President Donald Trump’s own attorneys just got caught committing hypocrisy by The Guardian reporter Lloyd Green, who revealed on Saturday that lawyer Jay Sekulow and Solicitor General Noel Francisco both accused former President Barack Obama of executive overreach.

Vice-President Mike Pence’s criticisms of Obama’s executive action to protect undocumented children through DACA in 2014 are a prime example of hypocrisy by Republicans who are letting Trump get away with declaring a national emergency now.

But it turns out the hypocrisy runs even deeper than that as his own attorneys also fought Obama’s policy back in the day as Green pointed out in his latest column this weekend.

“In April 2016, in a brief to the Supreme Court attacking Obama’s unilateral expansion of the Deferred Action for Childhood Arrivals (DACA) program, Sekulow painted Obama as a despot,” Green wrote.

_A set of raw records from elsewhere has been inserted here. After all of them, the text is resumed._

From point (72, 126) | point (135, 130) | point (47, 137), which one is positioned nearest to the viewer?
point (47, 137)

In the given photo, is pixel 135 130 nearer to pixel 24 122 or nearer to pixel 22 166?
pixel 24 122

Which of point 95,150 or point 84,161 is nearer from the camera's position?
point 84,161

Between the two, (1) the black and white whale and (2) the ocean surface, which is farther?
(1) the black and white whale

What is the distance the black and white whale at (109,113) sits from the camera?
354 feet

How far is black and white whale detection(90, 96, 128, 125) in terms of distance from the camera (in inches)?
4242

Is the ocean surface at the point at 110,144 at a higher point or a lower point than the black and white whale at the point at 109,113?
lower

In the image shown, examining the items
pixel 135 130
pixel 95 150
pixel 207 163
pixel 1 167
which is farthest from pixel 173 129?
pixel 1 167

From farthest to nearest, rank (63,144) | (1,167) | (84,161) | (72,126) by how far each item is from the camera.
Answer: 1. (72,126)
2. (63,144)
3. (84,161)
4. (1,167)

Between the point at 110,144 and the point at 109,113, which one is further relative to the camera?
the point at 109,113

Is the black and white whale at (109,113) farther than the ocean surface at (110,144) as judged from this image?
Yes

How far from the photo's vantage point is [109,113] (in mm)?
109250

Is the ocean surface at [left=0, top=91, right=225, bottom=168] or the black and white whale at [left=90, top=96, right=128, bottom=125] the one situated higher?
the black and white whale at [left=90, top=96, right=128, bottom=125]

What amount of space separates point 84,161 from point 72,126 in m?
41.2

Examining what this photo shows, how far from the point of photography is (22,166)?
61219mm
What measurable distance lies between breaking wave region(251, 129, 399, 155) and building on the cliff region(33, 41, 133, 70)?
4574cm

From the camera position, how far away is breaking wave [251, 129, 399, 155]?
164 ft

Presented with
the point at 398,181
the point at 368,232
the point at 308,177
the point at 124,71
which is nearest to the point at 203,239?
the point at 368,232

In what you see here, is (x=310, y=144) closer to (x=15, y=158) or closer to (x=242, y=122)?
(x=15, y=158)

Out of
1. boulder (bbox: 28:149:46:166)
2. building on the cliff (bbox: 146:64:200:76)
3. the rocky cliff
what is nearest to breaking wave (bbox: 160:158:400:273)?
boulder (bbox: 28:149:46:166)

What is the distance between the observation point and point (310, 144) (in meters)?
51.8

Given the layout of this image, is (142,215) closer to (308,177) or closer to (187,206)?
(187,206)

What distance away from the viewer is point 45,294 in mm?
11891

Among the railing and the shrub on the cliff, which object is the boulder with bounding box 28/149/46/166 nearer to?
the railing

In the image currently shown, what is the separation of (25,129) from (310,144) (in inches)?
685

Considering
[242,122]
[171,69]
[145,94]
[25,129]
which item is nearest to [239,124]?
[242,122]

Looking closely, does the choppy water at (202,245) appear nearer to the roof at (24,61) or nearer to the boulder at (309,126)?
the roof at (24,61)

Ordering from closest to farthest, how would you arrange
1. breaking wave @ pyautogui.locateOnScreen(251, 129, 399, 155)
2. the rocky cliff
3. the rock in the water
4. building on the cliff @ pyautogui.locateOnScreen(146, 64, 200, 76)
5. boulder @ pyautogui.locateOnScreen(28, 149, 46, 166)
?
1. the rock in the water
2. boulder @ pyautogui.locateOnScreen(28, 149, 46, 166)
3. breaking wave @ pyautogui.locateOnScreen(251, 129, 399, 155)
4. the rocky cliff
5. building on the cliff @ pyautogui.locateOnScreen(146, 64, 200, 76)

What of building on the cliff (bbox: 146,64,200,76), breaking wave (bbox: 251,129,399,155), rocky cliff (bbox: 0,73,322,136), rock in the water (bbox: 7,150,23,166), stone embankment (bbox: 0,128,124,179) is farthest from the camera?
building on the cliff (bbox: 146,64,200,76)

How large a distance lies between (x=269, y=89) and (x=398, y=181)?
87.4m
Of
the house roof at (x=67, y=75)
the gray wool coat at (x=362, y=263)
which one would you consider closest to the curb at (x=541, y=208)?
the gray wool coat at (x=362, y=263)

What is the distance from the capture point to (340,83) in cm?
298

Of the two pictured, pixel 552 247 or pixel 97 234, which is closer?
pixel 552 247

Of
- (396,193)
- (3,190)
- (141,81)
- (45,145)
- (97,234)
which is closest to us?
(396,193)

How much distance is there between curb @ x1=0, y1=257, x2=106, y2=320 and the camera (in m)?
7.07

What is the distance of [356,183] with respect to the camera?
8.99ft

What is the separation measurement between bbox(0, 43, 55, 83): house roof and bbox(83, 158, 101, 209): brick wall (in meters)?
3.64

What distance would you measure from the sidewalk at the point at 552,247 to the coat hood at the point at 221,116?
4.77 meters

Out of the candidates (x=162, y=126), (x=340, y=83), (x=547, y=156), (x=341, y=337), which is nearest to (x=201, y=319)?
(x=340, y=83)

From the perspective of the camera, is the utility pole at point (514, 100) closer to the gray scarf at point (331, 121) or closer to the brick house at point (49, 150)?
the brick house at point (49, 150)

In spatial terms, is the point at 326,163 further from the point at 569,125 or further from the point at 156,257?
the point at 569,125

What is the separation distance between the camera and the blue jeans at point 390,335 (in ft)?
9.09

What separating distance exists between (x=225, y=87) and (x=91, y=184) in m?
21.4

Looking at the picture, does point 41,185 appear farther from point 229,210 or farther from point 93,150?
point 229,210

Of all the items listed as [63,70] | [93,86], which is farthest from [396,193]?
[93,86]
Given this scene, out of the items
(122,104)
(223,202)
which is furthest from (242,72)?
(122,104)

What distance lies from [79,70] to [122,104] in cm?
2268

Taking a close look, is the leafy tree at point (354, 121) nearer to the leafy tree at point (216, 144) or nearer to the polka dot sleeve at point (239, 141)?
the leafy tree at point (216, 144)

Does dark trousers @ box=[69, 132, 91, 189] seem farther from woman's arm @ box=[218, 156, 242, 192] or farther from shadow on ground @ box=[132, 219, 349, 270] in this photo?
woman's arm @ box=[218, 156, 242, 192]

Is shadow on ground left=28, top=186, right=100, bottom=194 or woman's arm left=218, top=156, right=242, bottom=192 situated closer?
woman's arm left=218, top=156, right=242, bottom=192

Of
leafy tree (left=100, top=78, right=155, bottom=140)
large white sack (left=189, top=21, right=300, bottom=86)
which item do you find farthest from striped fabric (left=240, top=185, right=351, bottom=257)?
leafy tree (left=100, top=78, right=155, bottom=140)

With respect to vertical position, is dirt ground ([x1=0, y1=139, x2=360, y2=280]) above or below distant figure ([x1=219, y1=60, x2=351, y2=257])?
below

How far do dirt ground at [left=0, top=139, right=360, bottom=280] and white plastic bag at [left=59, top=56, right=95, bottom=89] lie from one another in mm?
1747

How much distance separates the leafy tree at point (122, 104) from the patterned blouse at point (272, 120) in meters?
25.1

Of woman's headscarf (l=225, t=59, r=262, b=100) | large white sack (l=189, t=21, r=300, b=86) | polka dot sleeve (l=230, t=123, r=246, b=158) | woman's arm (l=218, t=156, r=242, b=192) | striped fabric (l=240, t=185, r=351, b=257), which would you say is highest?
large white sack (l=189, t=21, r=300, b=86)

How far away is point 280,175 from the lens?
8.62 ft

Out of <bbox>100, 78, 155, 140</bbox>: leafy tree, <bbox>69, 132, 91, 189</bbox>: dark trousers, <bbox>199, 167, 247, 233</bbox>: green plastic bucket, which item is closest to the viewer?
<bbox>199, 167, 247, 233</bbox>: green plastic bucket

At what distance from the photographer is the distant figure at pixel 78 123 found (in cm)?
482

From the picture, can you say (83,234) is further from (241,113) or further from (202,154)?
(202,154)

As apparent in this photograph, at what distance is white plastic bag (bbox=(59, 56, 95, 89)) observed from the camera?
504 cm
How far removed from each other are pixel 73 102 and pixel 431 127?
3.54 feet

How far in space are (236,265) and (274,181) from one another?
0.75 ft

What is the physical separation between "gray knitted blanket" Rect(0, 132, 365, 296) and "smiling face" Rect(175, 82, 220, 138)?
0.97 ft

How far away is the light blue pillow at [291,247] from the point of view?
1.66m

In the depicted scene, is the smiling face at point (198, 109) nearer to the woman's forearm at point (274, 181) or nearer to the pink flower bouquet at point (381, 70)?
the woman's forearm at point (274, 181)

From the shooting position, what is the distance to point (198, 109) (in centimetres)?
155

“Echoing James Madison, founding father and fourth president, Sekulow thundered that the ‘accumulation of all powers, legislative, executive and judiciary, in the same hands … may justly be pronounced the very definition of tyranny’. He also compared Obama and his executive order to Harry Truman’s unconstitutional seizure of America’s steel mills during the Korean war.

“According to Sekulow, Truman ‘violated controlling precedent and abdicated [his] constitutional duty to faithfully execute the law'”.

Truman’s attempted seizure of the steel mills in 1952 is an important part of Sekulow’s argument because Trump did it by declaring a national emergency. But even though it was a declaration during a time of war, the Supreme Court ruled it unconstitutional, setting a precedent that the Supreme Court should apply today to Trump’s equally unnecessary declaration.

Harvard law professors and Rep. Adam Schiff have both used Truman’s declaration to argue that Trump’s declaration is just as unconstitutional or even more so.

The difference between Obama and Trump is that Obama did not declare a national emergency despite how hard Sekulow tried to tie his executive action to one.

That’s not all.

Francisco also criticized Obama, even going so far as to accuse him of trying to usurp the powers of Congress, accusations Senate Majority Leader Mitch McConnell (R-Ky.) and Sekulow agreed with”

As much as presidents may desire an escape-hatch from Senate confirmation, the constitution does not provide one”, Francisco wrote. Channeling his inner Cicero, he added that the separation of powers between the president and Congress “protects against the abuse of power” that “is critical to preserving liberty”.

Completing this tableau, Sekulow and his client, then House speaker John Boehner, sided with Francisco. As for Senator Mitch McConnell and 44 of his Republican colleagues, they accused Obama of seeking to “usurp” their powers.

Obama’s use of executive orders and recess appointments, which Republicans called tyranny just a few years ago, pale in comparison to what Trump is doing now. They have no problem with Trump declaring a national emergency to undermine Congress’ power of the purse to unilaterally build a wall Congress did not approve of and that the American people oppose. Trump’s lawyers know what he is doing is unconstitutional. They even admit it in legal arguments to the highest court in the land.

Clearly, this is yet another case of Republicans actually doing what they falsely accuse Democrats of doing.